• [Consigne]:
D'après l'extrait fourni, répondez brièvement :
(a) Quelle est la capacité du disque dur interne actuel de l'iMac Intel Alu 20" d'Orphanis ?
(b) Quel disque Yves SG a-t-il installé dans son iMac intel « plastique » (marque et capacité) ?
(c) Quels sont les horaires du samedi de l'Apple Service CTS ?

# changer DD interne Imac Intel



## Orphanis (15 Juin 2008)

Bonsoir, 

J'ai fait une recherche mais je n'ai pas trouvé de réponse sur le forum, je me permets d'ouvrir un nouveau topic. 

Voilà, j'ai un Imac Intel Alu 20", avec un DD interne de 250go. J'aimerai le remplacer par un DD interne de 1To (de chez Macway), et j'aurais voulu savoir si les centres agrées Apple ou d'autres enseignes le faisaient sur Paris (avec si possible les prix approximativement). 

Voilà, si quelqu'un a déjà fait l'expérience, ce serait très gentil de donner un Feed-back. 

Cordialement


----------



## clement18 (16 Juin 2008)

Salut,

Tu peux aller vois sur le site Informatique - Comparez les prix et achetez au meilleur prix c'est là que j'ai trouvé tout ce qu'il me fallait pour mon mac !

Bonne recherche


----------



## Yves SG (24 Juin 2008)

Salut,

Perso, je l'ai fait moi même (sur un iMac intel "plastique"). J'ai opté pour un seagate de 750Go, ayant lu que certains WD (400Go) n'étaient pas compatibles. J'ai mis 1h en faisant super attention, je pense que je ne mettrais pas plus d'1/4 d'heure si ct à refaire. Comme tu peux le voir la :

http://forums.macg.co/imac-intel/imac-demontage-et-carte-airport-216269.html#post4709280

g eu un petit pb avec l'airport, mais qui était en fait soft, et dû au fait que j'avais installé le système sur le disque avant de l'intégrer dans la machine...

Il semble par contre que ça fasse sauter la garantie s'il y en a une... Faut voir combien ils te prennent pour le faire en atelier !

Pour info G eu a faire à un centre sav (ils ne font pas de vente) dont j'ai été très contant :

Apple Service CTS
4, Pl Boulnois 75017 Paris
01 56 79 04 14
L-V 10h-19h, S 10h-17h

Tu peux toujours leur demander...

Bonne chance


----------

• [Données fournies]:
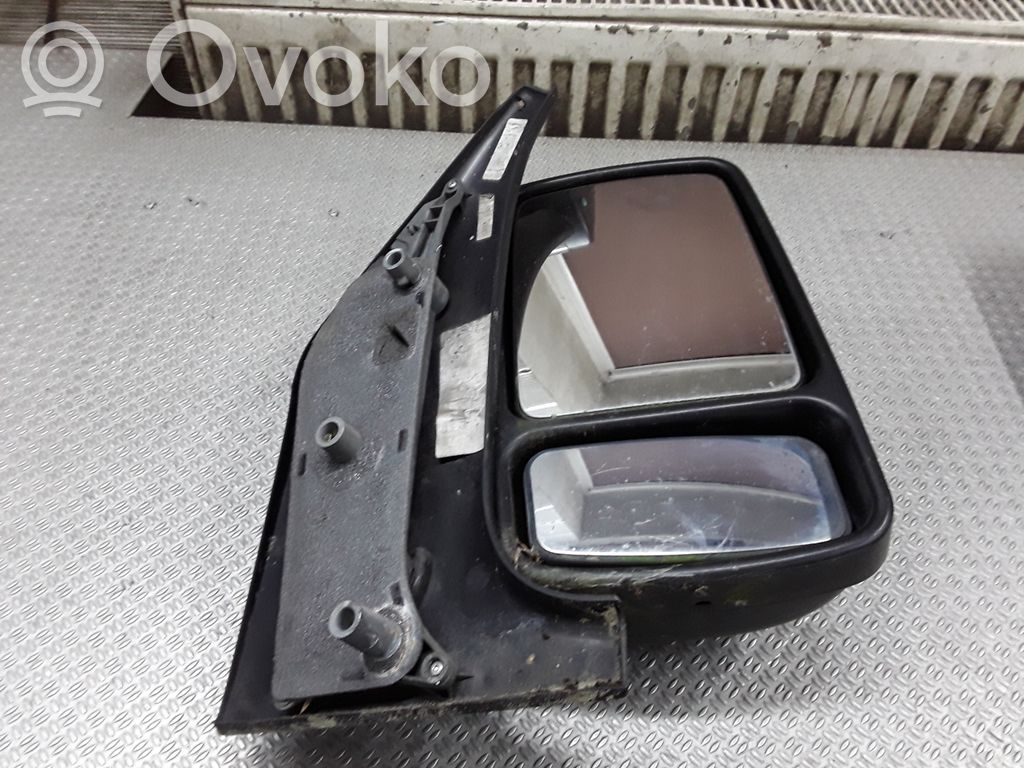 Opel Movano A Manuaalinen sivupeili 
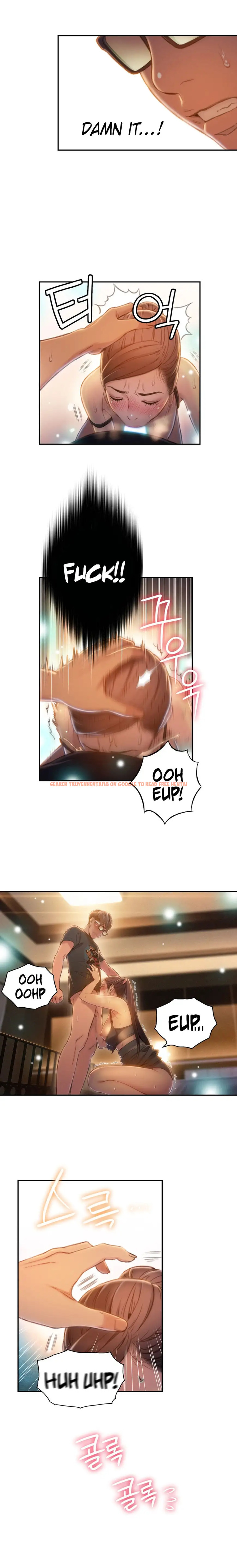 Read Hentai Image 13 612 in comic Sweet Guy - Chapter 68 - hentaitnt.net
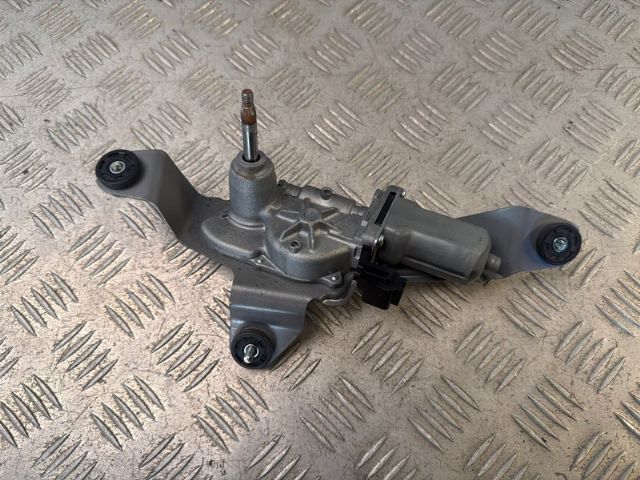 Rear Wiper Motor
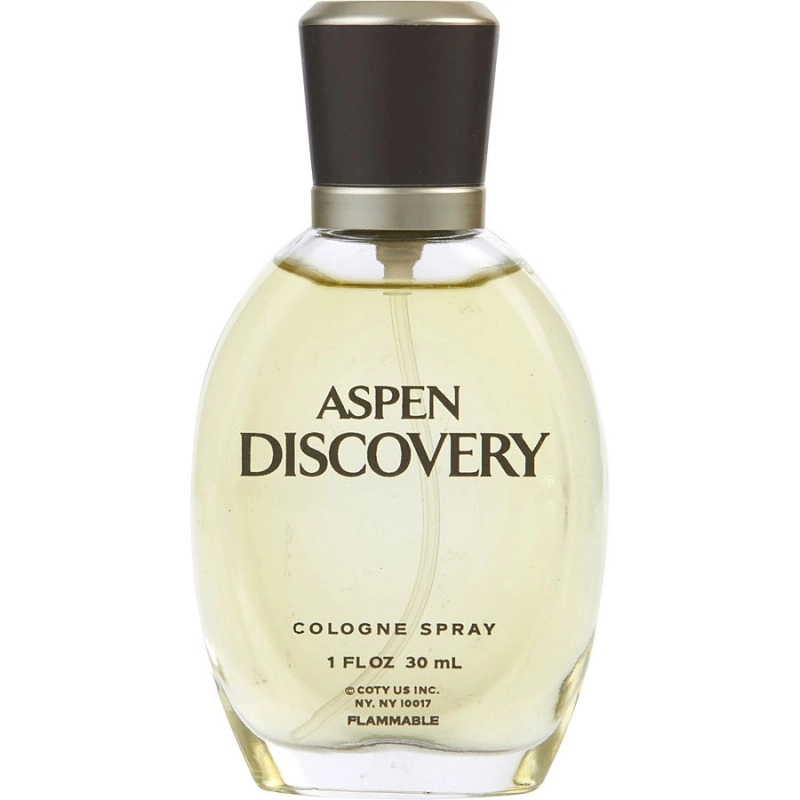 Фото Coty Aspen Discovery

• [Résultat attendu]:
(a) 250 Go.
(b) Un Seagate de 750 Go.
(c) De 10h à 17h.